_What is being asked:_ Copy nothing but the lines from the one containing "f:id:onix-oniku:20201203154709p:plain" through the last line of the records, repeated exactly and without pictures.

Stored entries
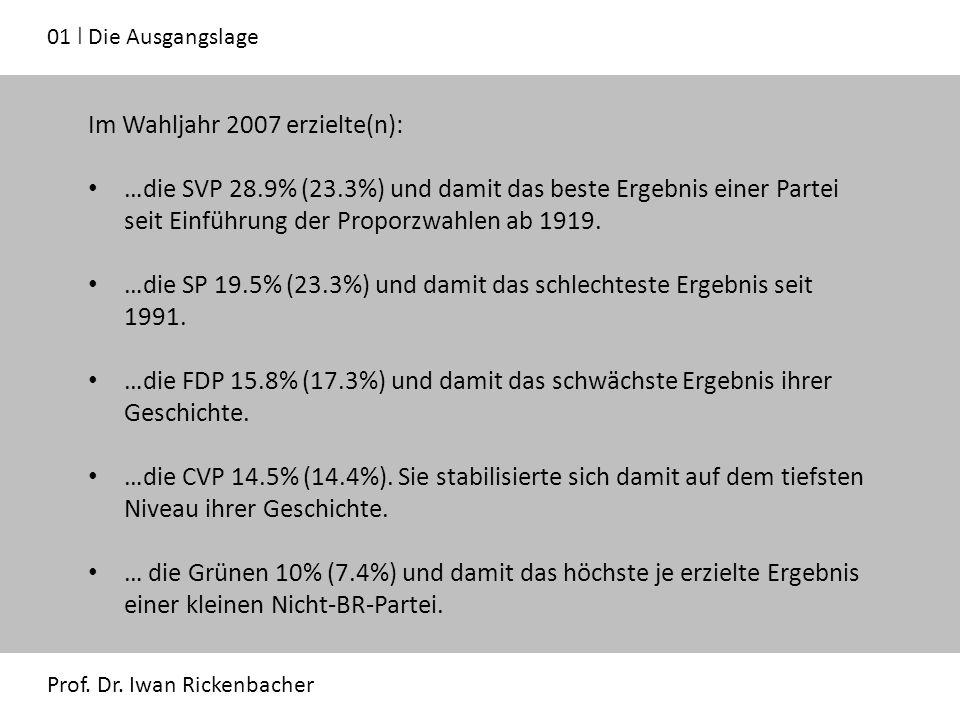 13 ǀ Sorgenbarometer: Hauptsorgen nach Sprachregionen Prof. Dr. Iwan Rickenbacher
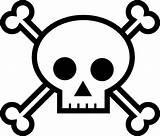 Skull Bones Coloring Crossbones Cliparts Clip Computer sketch template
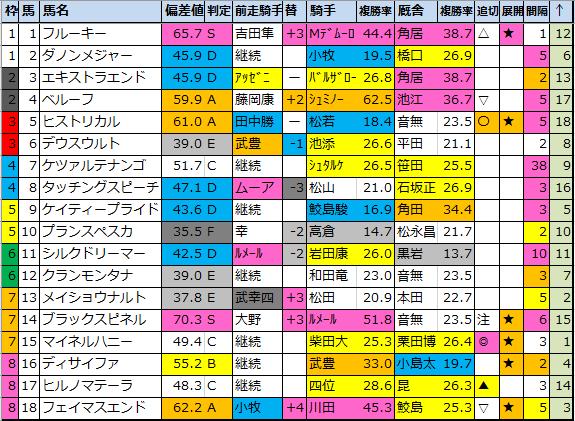 f:id:onix-oniku:20201203154709p:plain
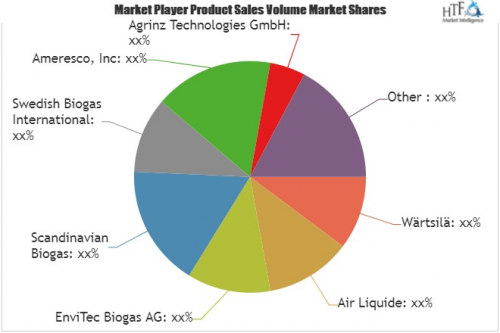 Biogas Power Plants Market Is Booming Worldwide| Quadrogen,'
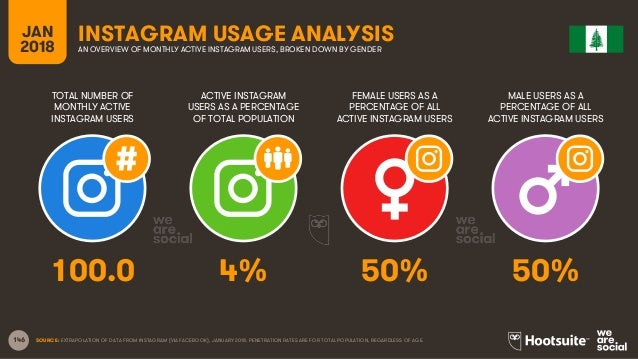 146 TOTAL NUMBER OF MONTHLY ACTIVE INSTAGRAM USERS ACTIVE INSTAGRAM USERS AS A PERCENTAGE OF TOTAL POPULATION FEMALE USERS...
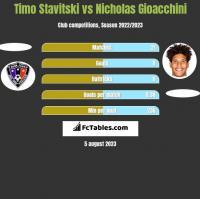 Timo Stavitski vs Nicholas Gioacchini h2h player stats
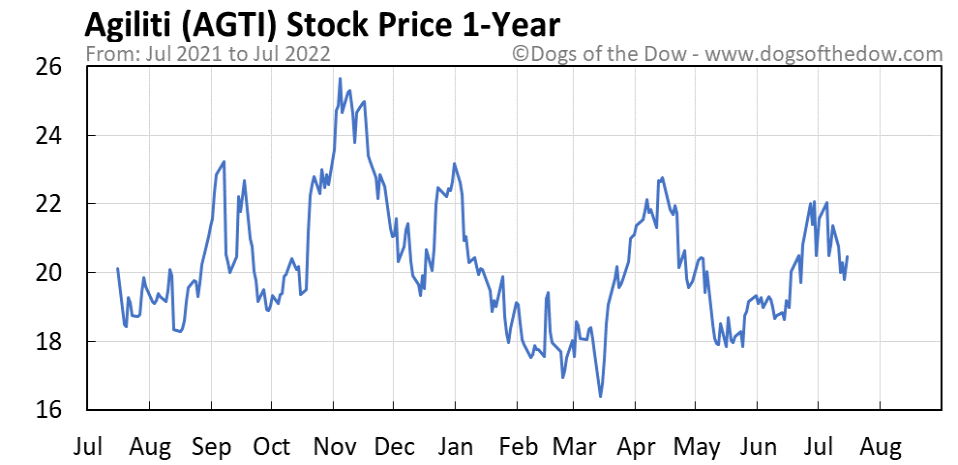 AGTI 1-year stock price chart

_Finished task:_
 f:id:onix-oniku:20201203154709p:plain
 Biogas Power Plants Market Is Booming Worldwide| Quadrogen,'
 146 TOTAL NUMBER OF MONTHLY ACTIVE INSTAGRAM USERS ACTIVE INSTAGRAM USERS AS A PERCENTAGE OF TOTAL POPULATION FEMALE USERS...
 Timo Stavitski vs Nicholas Gioacchini h2h player stats
 AGTI 1-year stock price chart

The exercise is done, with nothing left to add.